▸ **Data section**
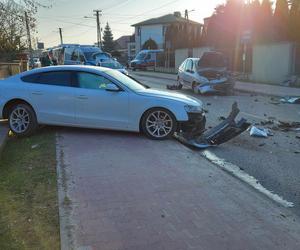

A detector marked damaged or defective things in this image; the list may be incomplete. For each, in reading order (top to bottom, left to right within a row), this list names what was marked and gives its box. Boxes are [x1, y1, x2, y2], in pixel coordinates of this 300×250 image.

damaged silver car [176, 51, 234, 94]
damaged white sedan [0, 65, 248, 146]
car front bumper damage [176, 102, 251, 148]
detached bumper on road [176, 102, 251, 148]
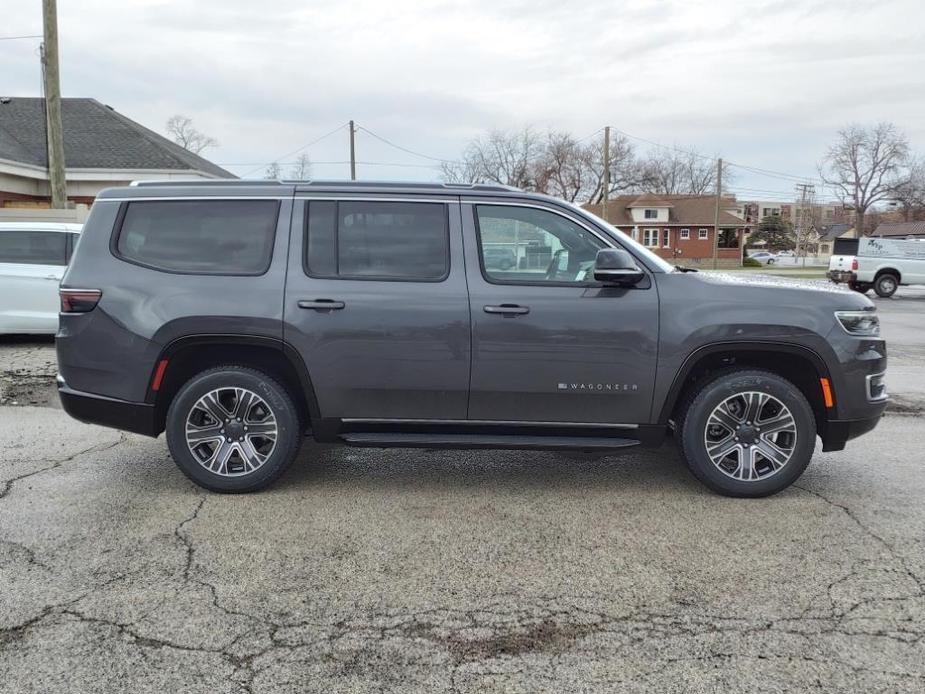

▸ **Instructions for the task**
Please list each line of the data above that contains the word "damaged".

▸ **Exercise answer**
A detector marked damaged or defective things in this image; the list may be incomplete. For each, in reading order (top to bottom, left to right within a row), this list names what was marked and gives its box. Boxes are [x1, y1, x2, y2], in pixel coordinates of this 300×250 image.
damaged silver car [176, 51, 234, 94]
damaged white sedan [0, 65, 248, 146]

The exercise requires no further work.